Increased apoptosis and fibrosis in G4D-TAC hearts. (A) Representative TUNEL staining of G4D myocardium. Apoptotic nuclei were labeled by TUNEL (red), counterstained to mark nuclei (Topro-3, blue) and cardiomyocytes (desmin, green), and imaged by confocal microscopy. (B) Frequency of TUNEL-positive cardiomyocyte nuclei was increased by TAC. G4D-TAC cardiomyocytes had significantly increased apoptosis compared with WT-TAC. (C) Post-TAC cardiac fibrosis, demonstrated by Masson's trichrome stain.

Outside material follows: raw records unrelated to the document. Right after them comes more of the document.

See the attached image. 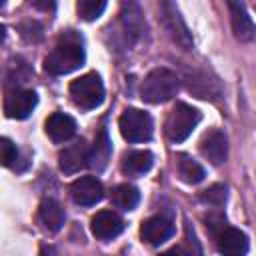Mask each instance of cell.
I'll return each instance as SVG.
<instances>
[{
  "instance_id": "obj_18",
  "label": "cell",
  "mask_w": 256,
  "mask_h": 256,
  "mask_svg": "<svg viewBox=\"0 0 256 256\" xmlns=\"http://www.w3.org/2000/svg\"><path fill=\"white\" fill-rule=\"evenodd\" d=\"M110 154H112V142L108 138V132L100 130L96 140H94V144H92V148H88V164L86 166H90L92 170L100 172V170L106 168V164L110 160Z\"/></svg>"
},
{
  "instance_id": "obj_2",
  "label": "cell",
  "mask_w": 256,
  "mask_h": 256,
  "mask_svg": "<svg viewBox=\"0 0 256 256\" xmlns=\"http://www.w3.org/2000/svg\"><path fill=\"white\" fill-rule=\"evenodd\" d=\"M178 84L180 78L176 72H172L170 68H154L142 80L140 96L148 104H162L172 100V96H176Z\"/></svg>"
},
{
  "instance_id": "obj_9",
  "label": "cell",
  "mask_w": 256,
  "mask_h": 256,
  "mask_svg": "<svg viewBox=\"0 0 256 256\" xmlns=\"http://www.w3.org/2000/svg\"><path fill=\"white\" fill-rule=\"evenodd\" d=\"M216 244L222 256H246L248 254V236L232 226H222L216 232Z\"/></svg>"
},
{
  "instance_id": "obj_21",
  "label": "cell",
  "mask_w": 256,
  "mask_h": 256,
  "mask_svg": "<svg viewBox=\"0 0 256 256\" xmlns=\"http://www.w3.org/2000/svg\"><path fill=\"white\" fill-rule=\"evenodd\" d=\"M76 8H78V14L82 20L92 22L102 16V12L106 10V2L104 0H80Z\"/></svg>"
},
{
  "instance_id": "obj_16",
  "label": "cell",
  "mask_w": 256,
  "mask_h": 256,
  "mask_svg": "<svg viewBox=\"0 0 256 256\" xmlns=\"http://www.w3.org/2000/svg\"><path fill=\"white\" fill-rule=\"evenodd\" d=\"M64 208L54 198H44L38 208V220L48 232H58L64 226Z\"/></svg>"
},
{
  "instance_id": "obj_26",
  "label": "cell",
  "mask_w": 256,
  "mask_h": 256,
  "mask_svg": "<svg viewBox=\"0 0 256 256\" xmlns=\"http://www.w3.org/2000/svg\"><path fill=\"white\" fill-rule=\"evenodd\" d=\"M4 38H6V28H4L2 24H0V44L4 42Z\"/></svg>"
},
{
  "instance_id": "obj_27",
  "label": "cell",
  "mask_w": 256,
  "mask_h": 256,
  "mask_svg": "<svg viewBox=\"0 0 256 256\" xmlns=\"http://www.w3.org/2000/svg\"><path fill=\"white\" fill-rule=\"evenodd\" d=\"M0 8H2V2H0Z\"/></svg>"
},
{
  "instance_id": "obj_15",
  "label": "cell",
  "mask_w": 256,
  "mask_h": 256,
  "mask_svg": "<svg viewBox=\"0 0 256 256\" xmlns=\"http://www.w3.org/2000/svg\"><path fill=\"white\" fill-rule=\"evenodd\" d=\"M228 8H230V20H232L234 36L242 42H250L254 38V22H252V16L248 14L246 6L240 2H230Z\"/></svg>"
},
{
  "instance_id": "obj_3",
  "label": "cell",
  "mask_w": 256,
  "mask_h": 256,
  "mask_svg": "<svg viewBox=\"0 0 256 256\" xmlns=\"http://www.w3.org/2000/svg\"><path fill=\"white\" fill-rule=\"evenodd\" d=\"M68 92H70L72 102L82 110H92L100 106L104 100V86L96 72H88L72 80Z\"/></svg>"
},
{
  "instance_id": "obj_24",
  "label": "cell",
  "mask_w": 256,
  "mask_h": 256,
  "mask_svg": "<svg viewBox=\"0 0 256 256\" xmlns=\"http://www.w3.org/2000/svg\"><path fill=\"white\" fill-rule=\"evenodd\" d=\"M160 256H188V252H186L184 248H180V246H174V248H170V250L162 252Z\"/></svg>"
},
{
  "instance_id": "obj_4",
  "label": "cell",
  "mask_w": 256,
  "mask_h": 256,
  "mask_svg": "<svg viewBox=\"0 0 256 256\" xmlns=\"http://www.w3.org/2000/svg\"><path fill=\"white\" fill-rule=\"evenodd\" d=\"M200 118L202 116H200V112L196 108H192L190 104L178 102L170 110V114L166 118V124H164V130H166L168 140L170 142H182V140H186L192 134V130L198 126Z\"/></svg>"
},
{
  "instance_id": "obj_13",
  "label": "cell",
  "mask_w": 256,
  "mask_h": 256,
  "mask_svg": "<svg viewBox=\"0 0 256 256\" xmlns=\"http://www.w3.org/2000/svg\"><path fill=\"white\" fill-rule=\"evenodd\" d=\"M172 234H174V226H172V222H170L168 218H164V216H152V218L144 220L142 226H140V236H142V240L148 242V244H152V246L164 244Z\"/></svg>"
},
{
  "instance_id": "obj_14",
  "label": "cell",
  "mask_w": 256,
  "mask_h": 256,
  "mask_svg": "<svg viewBox=\"0 0 256 256\" xmlns=\"http://www.w3.org/2000/svg\"><path fill=\"white\" fill-rule=\"evenodd\" d=\"M46 134L52 142H68L76 134V122L64 112H54L46 120Z\"/></svg>"
},
{
  "instance_id": "obj_12",
  "label": "cell",
  "mask_w": 256,
  "mask_h": 256,
  "mask_svg": "<svg viewBox=\"0 0 256 256\" xmlns=\"http://www.w3.org/2000/svg\"><path fill=\"white\" fill-rule=\"evenodd\" d=\"M86 164H88V144L82 138L76 140L74 144H68L58 154V166L64 174H74Z\"/></svg>"
},
{
  "instance_id": "obj_5",
  "label": "cell",
  "mask_w": 256,
  "mask_h": 256,
  "mask_svg": "<svg viewBox=\"0 0 256 256\" xmlns=\"http://www.w3.org/2000/svg\"><path fill=\"white\" fill-rule=\"evenodd\" d=\"M118 128L122 138L128 142H146L152 138L154 132L150 114L138 108H126L118 120Z\"/></svg>"
},
{
  "instance_id": "obj_23",
  "label": "cell",
  "mask_w": 256,
  "mask_h": 256,
  "mask_svg": "<svg viewBox=\"0 0 256 256\" xmlns=\"http://www.w3.org/2000/svg\"><path fill=\"white\" fill-rule=\"evenodd\" d=\"M18 160V150L8 138H0V164L14 166Z\"/></svg>"
},
{
  "instance_id": "obj_7",
  "label": "cell",
  "mask_w": 256,
  "mask_h": 256,
  "mask_svg": "<svg viewBox=\"0 0 256 256\" xmlns=\"http://www.w3.org/2000/svg\"><path fill=\"white\" fill-rule=\"evenodd\" d=\"M70 196L80 206H92L104 198V186L96 176H80L70 184Z\"/></svg>"
},
{
  "instance_id": "obj_6",
  "label": "cell",
  "mask_w": 256,
  "mask_h": 256,
  "mask_svg": "<svg viewBox=\"0 0 256 256\" xmlns=\"http://www.w3.org/2000/svg\"><path fill=\"white\" fill-rule=\"evenodd\" d=\"M160 12H162V24L168 32V36L178 44L182 46L184 50H190L194 40H192V34L184 22V18L180 16L178 8L172 4V2H162L160 4Z\"/></svg>"
},
{
  "instance_id": "obj_8",
  "label": "cell",
  "mask_w": 256,
  "mask_h": 256,
  "mask_svg": "<svg viewBox=\"0 0 256 256\" xmlns=\"http://www.w3.org/2000/svg\"><path fill=\"white\" fill-rule=\"evenodd\" d=\"M36 102H38L36 92L18 88V90L8 92V96L4 100V112H6L8 118L22 120V118L30 116V112L36 108Z\"/></svg>"
},
{
  "instance_id": "obj_19",
  "label": "cell",
  "mask_w": 256,
  "mask_h": 256,
  "mask_svg": "<svg viewBox=\"0 0 256 256\" xmlns=\"http://www.w3.org/2000/svg\"><path fill=\"white\" fill-rule=\"evenodd\" d=\"M112 204L116 208H122V210H134L138 200H140V192L136 186L132 184H118L114 190H112Z\"/></svg>"
},
{
  "instance_id": "obj_11",
  "label": "cell",
  "mask_w": 256,
  "mask_h": 256,
  "mask_svg": "<svg viewBox=\"0 0 256 256\" xmlns=\"http://www.w3.org/2000/svg\"><path fill=\"white\" fill-rule=\"evenodd\" d=\"M90 230L98 240H112L124 230L122 218L112 210L96 212L90 220Z\"/></svg>"
},
{
  "instance_id": "obj_10",
  "label": "cell",
  "mask_w": 256,
  "mask_h": 256,
  "mask_svg": "<svg viewBox=\"0 0 256 256\" xmlns=\"http://www.w3.org/2000/svg\"><path fill=\"white\" fill-rule=\"evenodd\" d=\"M200 154L214 166H220L222 162H226V156H228V138H226V134L218 128L206 132L200 140Z\"/></svg>"
},
{
  "instance_id": "obj_20",
  "label": "cell",
  "mask_w": 256,
  "mask_h": 256,
  "mask_svg": "<svg viewBox=\"0 0 256 256\" xmlns=\"http://www.w3.org/2000/svg\"><path fill=\"white\" fill-rule=\"evenodd\" d=\"M178 174H180V178H182L186 184H198V182H202L204 176H206L204 168H202L194 158H190V156H186V154H182V156L178 158Z\"/></svg>"
},
{
  "instance_id": "obj_1",
  "label": "cell",
  "mask_w": 256,
  "mask_h": 256,
  "mask_svg": "<svg viewBox=\"0 0 256 256\" xmlns=\"http://www.w3.org/2000/svg\"><path fill=\"white\" fill-rule=\"evenodd\" d=\"M84 64V48L78 38L62 36V40L52 48V52L44 60V68L50 74L62 76L68 72H74Z\"/></svg>"
},
{
  "instance_id": "obj_25",
  "label": "cell",
  "mask_w": 256,
  "mask_h": 256,
  "mask_svg": "<svg viewBox=\"0 0 256 256\" xmlns=\"http://www.w3.org/2000/svg\"><path fill=\"white\" fill-rule=\"evenodd\" d=\"M40 256H58V252L52 244H42L40 246Z\"/></svg>"
},
{
  "instance_id": "obj_22",
  "label": "cell",
  "mask_w": 256,
  "mask_h": 256,
  "mask_svg": "<svg viewBox=\"0 0 256 256\" xmlns=\"http://www.w3.org/2000/svg\"><path fill=\"white\" fill-rule=\"evenodd\" d=\"M200 200L206 204H212V206H222L226 202V186H222V184L210 186L208 190H204L200 194Z\"/></svg>"
},
{
  "instance_id": "obj_17",
  "label": "cell",
  "mask_w": 256,
  "mask_h": 256,
  "mask_svg": "<svg viewBox=\"0 0 256 256\" xmlns=\"http://www.w3.org/2000/svg\"><path fill=\"white\" fill-rule=\"evenodd\" d=\"M154 164V156L150 150H130L122 156L120 168L128 176H140L146 174Z\"/></svg>"
}]
</instances>
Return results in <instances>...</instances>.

Concentric hypertrophy of WT-TAC hearts and eccentric hypertrophy of G4D-TAC hearts were also evident. (Scale bar, 2.0 mm.) (D) The area fraction of fibrotic tissue was increased more in G4D hearts compared with WT hearts (n = 3). ∗, P < 0.05.

Fig. 5.

Gene expression analysis. Expression was determined by qRT-PCR (for BNP, Fhl1, Casp12, Tgfβ2, and Ctgf) or by Affymetrix microarray. (A) Relative expression of hypertrophy marker genes. Number of samples per group: WT-Sham, 4; G4D-Sham, 4; WT-Band, 6; G4D-TAC,6. (B) Relative expression of fibrosis and apoptosis associated genes. #, P < 0.001 for effect of operation type. ^, P < 0.001 for effect of genotype. ∗, P < 0.01 for pairwise comparisons.

Fig. 6.

Protective effects of IgfR overexpression. (A) TAC-induced increase in frequency of TUNEL-positive cardiomyocyte nuclei was blocked by IgfR and G4D-IgfR. (B) IgfR and G4D-IgfR also blocked the TAC-induced increase in fibrosis. (C) TAC-induced increase in the lung weight to BW ratio (LW/BW ratio) in G4D was not present in G4D-IgfR. (D) FS was significantly reduced in G4D but not in G4D-IgfR. ∗, P < 0.05. IgfR n = 4; G4D-IgfR n = 7.